Futter am wahrscheinlichsten BSE: Mögliche Infektionswege

Hamburg (dpa). Als wahrscheinlichster Übertragungsweg des Rinderwahn-Erregers auf ein Tier gilt nach wie vor das Futter. Dabei könnten außer dem für ältere Tiere üblichen Kraftfutter auch Ersatzmilchprodukte für junge Kälber möglicherweise BSE-Erreger enthalten, sagte Walter Schulz-Schaeffer vom Zentrum für Neuropathologie der Universität Göttingen.

„Tierfett infizierter Rinder kann theoretisch in der Ersatzmilch landen.“ Damit sei schon früh bei der Kälberaufzucht eine Infektion denkbar.

____

* Aufgabe
Was gilt laut der Meldung zu BSE als wahrscheinlichster Übertragungsweg des Rinderwahn-Erregers auf ein Tier?

* Die Daten

____

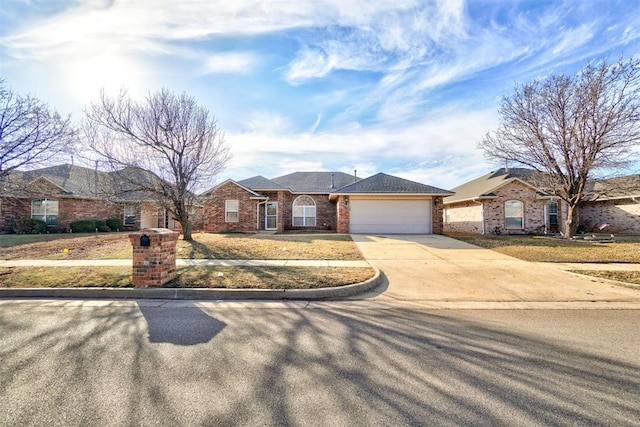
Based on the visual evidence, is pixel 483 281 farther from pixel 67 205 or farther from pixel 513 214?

____

* Lösung
Das Futter gilt als wahrscheinlichster Übertragungsweg.